The country is facing an enormous economic challenge that could result in a financial crisis as debt continues to increase and little is being done to create new sources of income. Adding to the situation is the refusal of the opposition to approve the tax reform that will generate new revenue, the government’s refusal to spending cuts and a “negative” tax collection due to tax evasion, both individual and corporate.
How did we there here?
In 2009, then president Oscar Arias introduced the “Plan Escudo” (Shield Plan), aiming to mitigate the impact of the global crisis. This prompted government spending, especially in public employment, without any genuine increase in revenue.
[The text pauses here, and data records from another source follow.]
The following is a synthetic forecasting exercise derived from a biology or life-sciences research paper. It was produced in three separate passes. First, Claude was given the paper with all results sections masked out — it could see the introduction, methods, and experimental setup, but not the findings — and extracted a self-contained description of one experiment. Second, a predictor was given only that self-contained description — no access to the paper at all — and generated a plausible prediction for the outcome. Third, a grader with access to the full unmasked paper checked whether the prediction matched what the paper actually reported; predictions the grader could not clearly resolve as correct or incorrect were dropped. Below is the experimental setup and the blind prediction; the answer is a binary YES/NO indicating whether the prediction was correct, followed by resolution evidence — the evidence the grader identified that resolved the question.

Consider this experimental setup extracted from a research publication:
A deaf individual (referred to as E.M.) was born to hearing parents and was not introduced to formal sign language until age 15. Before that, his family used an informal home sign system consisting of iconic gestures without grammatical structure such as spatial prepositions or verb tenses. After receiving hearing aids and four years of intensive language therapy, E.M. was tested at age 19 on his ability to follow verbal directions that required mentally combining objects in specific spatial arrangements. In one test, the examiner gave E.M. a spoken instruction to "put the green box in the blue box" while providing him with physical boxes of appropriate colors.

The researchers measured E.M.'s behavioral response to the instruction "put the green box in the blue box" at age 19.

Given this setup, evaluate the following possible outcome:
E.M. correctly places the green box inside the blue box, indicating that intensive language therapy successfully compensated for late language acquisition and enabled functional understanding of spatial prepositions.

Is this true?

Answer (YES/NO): NO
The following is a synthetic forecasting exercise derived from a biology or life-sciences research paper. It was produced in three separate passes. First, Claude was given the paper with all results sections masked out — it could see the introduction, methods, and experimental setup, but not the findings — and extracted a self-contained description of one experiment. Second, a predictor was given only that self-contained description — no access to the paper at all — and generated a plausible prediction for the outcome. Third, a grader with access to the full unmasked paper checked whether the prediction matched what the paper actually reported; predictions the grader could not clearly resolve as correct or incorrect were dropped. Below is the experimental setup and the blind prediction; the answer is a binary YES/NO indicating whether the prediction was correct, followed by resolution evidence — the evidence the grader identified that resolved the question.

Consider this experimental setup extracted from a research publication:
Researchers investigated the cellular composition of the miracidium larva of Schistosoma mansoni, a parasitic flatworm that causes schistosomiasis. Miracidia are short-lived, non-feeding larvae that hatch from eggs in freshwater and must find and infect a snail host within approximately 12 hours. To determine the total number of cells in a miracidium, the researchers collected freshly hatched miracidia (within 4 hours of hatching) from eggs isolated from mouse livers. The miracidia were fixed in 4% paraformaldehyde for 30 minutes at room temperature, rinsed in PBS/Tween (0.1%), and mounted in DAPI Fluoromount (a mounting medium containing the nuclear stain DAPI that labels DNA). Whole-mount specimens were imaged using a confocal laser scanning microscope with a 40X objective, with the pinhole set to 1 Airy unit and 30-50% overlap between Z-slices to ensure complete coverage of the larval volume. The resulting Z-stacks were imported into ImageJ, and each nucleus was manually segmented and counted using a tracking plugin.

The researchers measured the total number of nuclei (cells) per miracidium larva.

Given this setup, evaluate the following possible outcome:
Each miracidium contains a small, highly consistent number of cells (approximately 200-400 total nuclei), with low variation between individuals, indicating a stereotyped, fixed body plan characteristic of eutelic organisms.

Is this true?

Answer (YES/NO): YES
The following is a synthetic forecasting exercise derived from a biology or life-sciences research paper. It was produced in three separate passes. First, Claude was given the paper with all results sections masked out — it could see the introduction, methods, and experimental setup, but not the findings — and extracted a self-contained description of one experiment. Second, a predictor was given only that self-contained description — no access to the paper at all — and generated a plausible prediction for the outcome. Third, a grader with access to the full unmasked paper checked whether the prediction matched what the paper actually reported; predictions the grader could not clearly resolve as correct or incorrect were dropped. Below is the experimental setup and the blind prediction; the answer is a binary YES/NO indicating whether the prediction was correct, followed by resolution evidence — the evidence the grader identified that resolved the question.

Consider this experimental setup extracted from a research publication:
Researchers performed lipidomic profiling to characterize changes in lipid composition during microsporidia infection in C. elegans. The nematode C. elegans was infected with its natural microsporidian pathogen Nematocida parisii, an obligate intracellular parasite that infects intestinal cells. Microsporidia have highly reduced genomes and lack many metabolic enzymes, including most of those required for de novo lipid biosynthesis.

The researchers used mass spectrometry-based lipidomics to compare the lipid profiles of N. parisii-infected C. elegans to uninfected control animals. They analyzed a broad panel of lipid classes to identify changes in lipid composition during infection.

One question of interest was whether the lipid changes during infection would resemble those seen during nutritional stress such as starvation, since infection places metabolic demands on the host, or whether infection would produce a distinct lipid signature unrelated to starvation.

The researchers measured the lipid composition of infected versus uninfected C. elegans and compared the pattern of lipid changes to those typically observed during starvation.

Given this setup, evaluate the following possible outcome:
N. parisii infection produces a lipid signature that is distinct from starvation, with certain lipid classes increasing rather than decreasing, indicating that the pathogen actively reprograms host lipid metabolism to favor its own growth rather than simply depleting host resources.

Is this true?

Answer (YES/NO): NO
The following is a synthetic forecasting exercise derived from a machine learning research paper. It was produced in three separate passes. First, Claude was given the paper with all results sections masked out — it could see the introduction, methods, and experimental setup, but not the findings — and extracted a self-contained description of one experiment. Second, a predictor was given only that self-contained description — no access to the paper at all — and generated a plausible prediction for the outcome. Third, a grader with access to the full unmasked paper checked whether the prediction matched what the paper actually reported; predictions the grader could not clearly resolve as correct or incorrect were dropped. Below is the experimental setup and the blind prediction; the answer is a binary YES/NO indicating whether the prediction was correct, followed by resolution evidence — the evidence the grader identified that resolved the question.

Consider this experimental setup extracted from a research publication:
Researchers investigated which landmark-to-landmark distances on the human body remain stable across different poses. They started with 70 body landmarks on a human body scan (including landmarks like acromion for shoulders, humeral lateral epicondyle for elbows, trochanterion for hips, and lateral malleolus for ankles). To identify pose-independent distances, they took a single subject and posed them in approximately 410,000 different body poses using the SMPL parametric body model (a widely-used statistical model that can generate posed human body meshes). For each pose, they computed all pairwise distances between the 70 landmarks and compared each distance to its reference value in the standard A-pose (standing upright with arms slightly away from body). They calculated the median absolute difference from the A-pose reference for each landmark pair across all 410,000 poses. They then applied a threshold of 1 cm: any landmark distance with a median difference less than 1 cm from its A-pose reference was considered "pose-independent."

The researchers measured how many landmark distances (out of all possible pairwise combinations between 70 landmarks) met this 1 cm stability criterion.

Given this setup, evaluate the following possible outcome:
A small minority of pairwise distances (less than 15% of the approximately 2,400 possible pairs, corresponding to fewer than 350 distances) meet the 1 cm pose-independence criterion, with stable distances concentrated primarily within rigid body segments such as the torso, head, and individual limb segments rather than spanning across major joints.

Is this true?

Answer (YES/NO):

Since that time numerous obligations were approved, many were noble, but without asking where will the money come from. Add to this the salary and pension situation of the public employees.
Tax evasion, both on sales and income, has become a huge stumbling block for the government. This has led each year the government to borrow, not only to meet basic expenses, but to pay down the debt accumulated in the previous year.
Financial experts say that the country is in a vicious circle: Half of next year’s budget will be financed with debt, and one-third of it will go to pay old debt and interest.
Adelfang says the circle is nothing more than a variant of the Ponzi scheme.
Ponzi schemes occasionally begin legitimately until failure to achieve the returns expected, then continues under fraudulent terms. The scheme get its name from, in the 1920s, in the U.S., when Charles Ponzi promised high returns in a short time for investment in his business.
At the beginning Ponzi could fulfill his promises of paying generous interest with the continuous flow of money from people investing every day. It ended when confidence in Ponzi was lost (that is no new investors) because of a publication of the Boston Post revealing the scheme.
While Costa Rica has the confidence of the lenders who believe they will get back their money (and interest), but if the country does not generate substantive changes to improve the situation, since the scheme requires a continual stream of investments, it sooner or later, falls apart.